* Text:
Toward a Post-Tourist Consciousness
The world cannot survive in endless transit.
If the 20th century was the age of the factory, and the early 21st the age of the screen, then the coming decades risk becoming the age of the passport — where identity, purpose, and even consciousness dissolve in an ocean of movement.
We need a different figure.
Not the worker.
Not the consumer.
Not the global tourist.
But someone who stays, who plants themselves in the ruins, and begins again.
Not to optimize. Not to escape.
But to build density in a hollow world.
That is the real rebellion.
Final Movement… The Servitude of the Nomad and the Avatar
Toward a new colonization of the body, space and interiority
What we are witnessing today is a return to nomadism — but not the ancient, ecological nomadism of adaptation and survival.
This is a neo-nomadism of consumption, where the body no longer migrates to seek sustenance, but to perform its own desirability within the logic of digital capital.
It is no longer objects that are consumed. It is the self, in motion.
But there is a second, parallel movement unfolding at the same time.
If some are thrown outward — into planes, resorts, remote work, infinite tourism — others are thrown inward: into screens, headsets, infinite scrolls.
They live in permanent connection with digital peripherals, locked away from biological, analog reality. A kind of psychotechnical cloistering.
One moves without stopping. The other never leaves.
But both are being fed into the same engine.
Paid to Serve, Paid to Stay
In both the external nomadism and the internal digital retreat, the logic is identical:
People are no longer paid to work. They are paid to stay connected.
We are witnessing the rise of the Post-Worker Economy, where the real commodity is presence — not physical, but informational. The new income comes from participating in platforms, ranking experiences, uploading emotions, reacting in real time, or passively feeding surveillance engines.
Whether you are …
A tourist being served by a precarious class of global hospitality workers,
or
A digital user feeding data into the Cloud with your every click, blink, and pause...
You are either the servant or the served, but never truly sovereign.
The tourist is served cocktails.

* Dataset section:
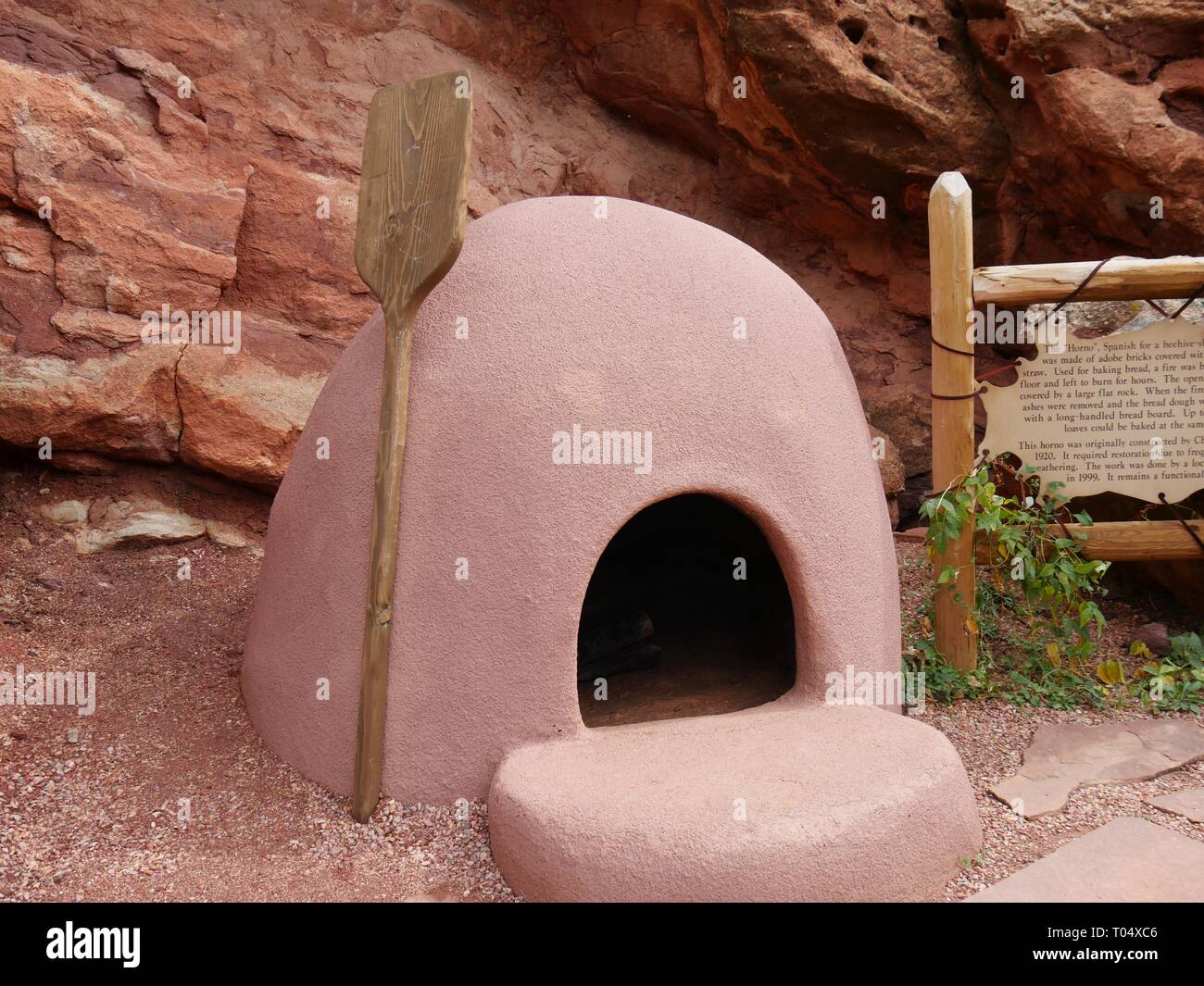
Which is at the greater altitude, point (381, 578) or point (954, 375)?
point (954, 375)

* Task description:
Set down the passage of the essay on nomadism and digital servitude that begins with the words containing "If the 20th" and ends with "adaptation and survival.", reproducing it word for word.

* Answer space:
If the 20th century was the age of the factory, and the early 21st the age of the screen, then the coming decades risk becoming the age of the passport — where identity, purpose, and even consciousness dissolve in an ocean of movement.
We need a different figure.
Not the worker.
Not the consumer.
Not the global tourist.
But someone who stays, who plants themselves in the ruins, and begins again.
Not to optimize. Not to escape.
But to build density in a hollow world.
That is the real rebellion.
Final Movement… The Servitude of the Nomad and the Avatar
Toward a new colonization of the body, space and interiority
What we are witnessing today is a return to nomadism — but not the ancient, ecological nomadism of adaptation and survival.